ハイエンドカーボンコンポーネントで有名なENVEからカスタムメイドのロードバイクが登場⁉ ユタでのハンドメイド!

ハイエンドカーボンコンポーネントで有名なENVEが、ついにロードバイクが登場したようなので少し記事にしていきたいと思います。

参照:https://www.velonews.com/gear/road-gear/enve-launches-custom-road-bikes-made-in-utah/

ENVEからついにロードバイクが⁉

ホイールとコンポーネントで知られるカーボン製品のオーソリティであるENVEブランドが、ついにカスタムロードバイクを製造し始めました。

ホイールが製造されているのと同じユタ州オグデンの工場でハンドメ

イドされたEnveロードバイクは、Enveのパーツをフルアッセンブルしています。 25-31mmタイヤに最適化された、よりハイスピードに対応できる「Road」ジオメトリ、または30-35mmタイヤ用に最適化されたグラベルライド対応の「All Road」ビルドから選択できるようになってます。

Enveの担当チームにいるプロのフィッターがライダーの体格に合わせてジオメトリーを修正してくれます。

さらにフレーム、フォーク、インテグレーテッドバー/ステム、そしてシートマストをカラーそしてスタイルの豊富なメニューから選択して注文できる。

ついでに言うとバー/ステムの中央に小さなカスタムペイントを加えてくれます。

既に高い評判を得ているEnveブランドのハイエンドバイクとして、バイクは$ 9,950(1090550円)から$ 12,500(1370000)のプライスレンジになります。

どうして急にフレームを製造するようになったのか

Photo: Ian Matteson

ENVEがフレーム製造に着手したのにはいくつか理由があります。

まず1点目は「フレームメーカーがハウスブランドのホイールを製造し始めたこと」にある。

→ **作業課題**
本文のうち、「Enveの担当チームにいるプ」を含む語句で始まり「ついでに言うとバー/ステムの中央に小さなカスタムペイントを加えてくれます。」で終わる部分を、一字一句変えずに引用しなさい。

→ **抽出情報**
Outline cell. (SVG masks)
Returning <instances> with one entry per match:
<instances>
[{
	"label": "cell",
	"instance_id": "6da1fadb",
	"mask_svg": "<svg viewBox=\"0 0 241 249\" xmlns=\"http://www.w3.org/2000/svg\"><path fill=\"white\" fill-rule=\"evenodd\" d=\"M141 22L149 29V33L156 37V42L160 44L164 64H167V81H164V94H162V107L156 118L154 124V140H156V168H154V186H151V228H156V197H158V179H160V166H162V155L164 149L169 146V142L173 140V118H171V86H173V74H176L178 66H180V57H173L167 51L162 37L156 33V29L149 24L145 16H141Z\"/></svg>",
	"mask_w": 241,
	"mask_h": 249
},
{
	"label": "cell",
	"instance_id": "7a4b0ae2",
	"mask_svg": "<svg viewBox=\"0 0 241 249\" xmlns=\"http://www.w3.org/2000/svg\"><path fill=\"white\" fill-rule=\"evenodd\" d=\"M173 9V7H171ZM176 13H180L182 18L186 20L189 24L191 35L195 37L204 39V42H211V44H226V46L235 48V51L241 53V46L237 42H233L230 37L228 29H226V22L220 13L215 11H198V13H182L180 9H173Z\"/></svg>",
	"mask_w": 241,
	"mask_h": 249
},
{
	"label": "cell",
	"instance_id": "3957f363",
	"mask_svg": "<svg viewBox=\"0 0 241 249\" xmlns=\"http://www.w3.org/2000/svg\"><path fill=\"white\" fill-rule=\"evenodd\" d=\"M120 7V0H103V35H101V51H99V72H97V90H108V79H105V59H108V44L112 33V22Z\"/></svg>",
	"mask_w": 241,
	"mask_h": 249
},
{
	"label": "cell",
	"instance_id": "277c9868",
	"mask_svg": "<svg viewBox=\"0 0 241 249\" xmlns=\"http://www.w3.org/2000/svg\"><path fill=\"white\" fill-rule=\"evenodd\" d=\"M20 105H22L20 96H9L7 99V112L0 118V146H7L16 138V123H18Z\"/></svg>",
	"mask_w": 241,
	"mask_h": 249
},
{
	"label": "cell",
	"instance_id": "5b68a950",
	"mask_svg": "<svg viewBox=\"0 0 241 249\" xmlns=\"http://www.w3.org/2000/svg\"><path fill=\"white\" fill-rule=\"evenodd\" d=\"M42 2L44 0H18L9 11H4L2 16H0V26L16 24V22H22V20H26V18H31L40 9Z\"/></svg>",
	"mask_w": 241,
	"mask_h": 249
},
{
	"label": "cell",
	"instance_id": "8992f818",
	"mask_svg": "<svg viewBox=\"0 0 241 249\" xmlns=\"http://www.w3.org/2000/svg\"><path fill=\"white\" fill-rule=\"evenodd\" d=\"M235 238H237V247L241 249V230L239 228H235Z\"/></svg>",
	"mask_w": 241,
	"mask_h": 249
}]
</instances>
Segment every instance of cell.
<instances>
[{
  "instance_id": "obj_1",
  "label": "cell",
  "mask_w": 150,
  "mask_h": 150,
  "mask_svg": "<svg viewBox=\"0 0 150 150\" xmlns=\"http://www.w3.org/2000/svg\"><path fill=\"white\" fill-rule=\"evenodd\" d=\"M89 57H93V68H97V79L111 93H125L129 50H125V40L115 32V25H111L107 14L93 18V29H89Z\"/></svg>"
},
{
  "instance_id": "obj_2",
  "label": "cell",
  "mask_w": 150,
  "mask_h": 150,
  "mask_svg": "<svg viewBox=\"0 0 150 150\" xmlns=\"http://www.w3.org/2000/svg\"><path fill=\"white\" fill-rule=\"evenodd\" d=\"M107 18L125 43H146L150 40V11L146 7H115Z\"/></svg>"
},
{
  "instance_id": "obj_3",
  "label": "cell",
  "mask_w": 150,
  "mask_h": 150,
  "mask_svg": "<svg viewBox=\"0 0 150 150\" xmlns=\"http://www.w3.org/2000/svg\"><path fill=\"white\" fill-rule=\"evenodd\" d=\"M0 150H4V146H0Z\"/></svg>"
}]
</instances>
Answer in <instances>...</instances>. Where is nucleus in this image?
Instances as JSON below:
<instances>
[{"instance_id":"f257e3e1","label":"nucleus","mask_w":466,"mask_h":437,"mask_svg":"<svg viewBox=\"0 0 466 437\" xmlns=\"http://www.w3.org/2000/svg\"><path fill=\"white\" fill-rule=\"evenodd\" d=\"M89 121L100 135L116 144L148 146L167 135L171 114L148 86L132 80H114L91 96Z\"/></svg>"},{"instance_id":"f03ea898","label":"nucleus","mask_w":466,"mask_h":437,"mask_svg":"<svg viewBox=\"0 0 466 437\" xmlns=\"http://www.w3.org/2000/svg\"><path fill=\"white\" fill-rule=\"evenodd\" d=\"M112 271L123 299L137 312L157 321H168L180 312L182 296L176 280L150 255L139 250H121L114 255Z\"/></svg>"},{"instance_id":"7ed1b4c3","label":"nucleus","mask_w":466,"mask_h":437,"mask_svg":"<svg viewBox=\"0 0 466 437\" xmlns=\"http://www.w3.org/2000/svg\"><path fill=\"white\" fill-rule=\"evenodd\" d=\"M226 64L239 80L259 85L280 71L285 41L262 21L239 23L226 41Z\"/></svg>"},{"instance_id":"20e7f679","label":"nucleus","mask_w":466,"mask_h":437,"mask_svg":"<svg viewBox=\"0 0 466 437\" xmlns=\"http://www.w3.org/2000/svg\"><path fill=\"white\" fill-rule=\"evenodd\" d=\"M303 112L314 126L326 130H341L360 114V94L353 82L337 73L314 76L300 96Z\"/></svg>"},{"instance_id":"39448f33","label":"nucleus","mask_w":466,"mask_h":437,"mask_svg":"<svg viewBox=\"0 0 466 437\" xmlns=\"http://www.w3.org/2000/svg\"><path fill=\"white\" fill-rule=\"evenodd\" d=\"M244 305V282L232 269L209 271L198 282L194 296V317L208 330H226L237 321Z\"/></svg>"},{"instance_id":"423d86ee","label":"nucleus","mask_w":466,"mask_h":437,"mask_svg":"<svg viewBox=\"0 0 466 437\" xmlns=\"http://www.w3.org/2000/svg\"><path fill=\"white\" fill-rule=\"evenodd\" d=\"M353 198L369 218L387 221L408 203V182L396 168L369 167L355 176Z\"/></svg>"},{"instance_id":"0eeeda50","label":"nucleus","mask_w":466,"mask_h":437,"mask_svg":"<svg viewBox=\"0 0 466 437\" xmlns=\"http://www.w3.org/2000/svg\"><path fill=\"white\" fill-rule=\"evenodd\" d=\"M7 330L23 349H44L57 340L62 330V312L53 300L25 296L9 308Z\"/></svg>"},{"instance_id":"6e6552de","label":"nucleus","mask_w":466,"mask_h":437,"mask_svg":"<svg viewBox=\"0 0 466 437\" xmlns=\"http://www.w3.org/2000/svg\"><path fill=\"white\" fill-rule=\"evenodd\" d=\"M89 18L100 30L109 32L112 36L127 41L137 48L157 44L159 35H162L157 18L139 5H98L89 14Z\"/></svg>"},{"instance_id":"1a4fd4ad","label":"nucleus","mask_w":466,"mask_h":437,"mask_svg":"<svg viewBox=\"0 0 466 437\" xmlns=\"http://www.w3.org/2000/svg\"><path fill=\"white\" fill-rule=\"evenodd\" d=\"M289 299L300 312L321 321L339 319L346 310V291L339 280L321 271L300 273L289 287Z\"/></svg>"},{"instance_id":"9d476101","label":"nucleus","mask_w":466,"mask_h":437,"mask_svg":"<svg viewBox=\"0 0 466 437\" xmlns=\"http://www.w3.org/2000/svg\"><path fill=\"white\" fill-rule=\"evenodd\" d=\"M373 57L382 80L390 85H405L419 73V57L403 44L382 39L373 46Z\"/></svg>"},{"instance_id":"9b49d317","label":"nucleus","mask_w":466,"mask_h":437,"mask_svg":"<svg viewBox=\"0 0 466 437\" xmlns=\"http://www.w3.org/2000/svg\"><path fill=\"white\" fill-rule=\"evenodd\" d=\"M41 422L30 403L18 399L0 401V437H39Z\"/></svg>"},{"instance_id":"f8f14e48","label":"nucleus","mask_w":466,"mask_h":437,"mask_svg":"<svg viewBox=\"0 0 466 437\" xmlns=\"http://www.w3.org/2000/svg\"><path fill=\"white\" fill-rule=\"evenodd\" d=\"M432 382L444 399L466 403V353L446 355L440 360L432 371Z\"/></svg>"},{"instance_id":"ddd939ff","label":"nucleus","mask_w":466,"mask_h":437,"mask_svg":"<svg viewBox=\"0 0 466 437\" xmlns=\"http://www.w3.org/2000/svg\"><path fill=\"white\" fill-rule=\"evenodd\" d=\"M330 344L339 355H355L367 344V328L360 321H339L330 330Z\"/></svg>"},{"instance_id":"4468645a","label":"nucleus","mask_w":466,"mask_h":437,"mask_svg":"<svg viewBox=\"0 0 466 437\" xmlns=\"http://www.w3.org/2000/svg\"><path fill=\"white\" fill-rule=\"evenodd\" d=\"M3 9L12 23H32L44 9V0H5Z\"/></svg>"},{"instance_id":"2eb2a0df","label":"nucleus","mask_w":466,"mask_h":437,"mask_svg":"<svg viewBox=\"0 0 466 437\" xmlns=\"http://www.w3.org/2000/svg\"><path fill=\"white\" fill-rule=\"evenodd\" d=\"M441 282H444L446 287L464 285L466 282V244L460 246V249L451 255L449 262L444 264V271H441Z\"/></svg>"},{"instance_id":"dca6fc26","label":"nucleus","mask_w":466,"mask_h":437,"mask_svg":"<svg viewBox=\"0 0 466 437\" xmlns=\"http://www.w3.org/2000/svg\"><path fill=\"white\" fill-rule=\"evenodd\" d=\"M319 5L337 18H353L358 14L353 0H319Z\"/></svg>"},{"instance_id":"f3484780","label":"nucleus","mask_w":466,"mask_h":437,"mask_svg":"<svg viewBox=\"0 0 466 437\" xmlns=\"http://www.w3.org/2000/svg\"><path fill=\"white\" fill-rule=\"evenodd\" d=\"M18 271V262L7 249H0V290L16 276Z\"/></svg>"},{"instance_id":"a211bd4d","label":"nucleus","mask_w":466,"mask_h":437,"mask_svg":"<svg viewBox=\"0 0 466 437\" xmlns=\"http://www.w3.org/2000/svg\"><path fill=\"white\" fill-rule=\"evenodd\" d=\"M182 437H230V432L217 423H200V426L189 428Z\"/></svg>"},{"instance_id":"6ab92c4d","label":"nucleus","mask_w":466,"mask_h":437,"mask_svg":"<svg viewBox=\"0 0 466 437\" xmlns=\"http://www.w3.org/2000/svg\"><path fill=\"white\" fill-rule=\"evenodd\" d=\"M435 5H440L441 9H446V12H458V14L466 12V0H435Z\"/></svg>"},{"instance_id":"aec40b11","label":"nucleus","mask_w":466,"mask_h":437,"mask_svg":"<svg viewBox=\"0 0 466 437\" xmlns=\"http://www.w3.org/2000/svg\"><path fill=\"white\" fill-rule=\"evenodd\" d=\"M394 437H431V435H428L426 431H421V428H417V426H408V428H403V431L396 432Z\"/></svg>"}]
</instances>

→ **解答**
Enveの担当チームにいるプロのフィッターがライダーの体格に合わせてジオメトリーを修正してくれます。

さらにフレーム、フォーク、インテグレーテッドバー/ステム、そしてシートマストをカラーそしてスタイルの豊富なメニューから選択して注文できる。

ついでに言うとバー/ステムの中央に小さなカスタムペイントを加えてくれます。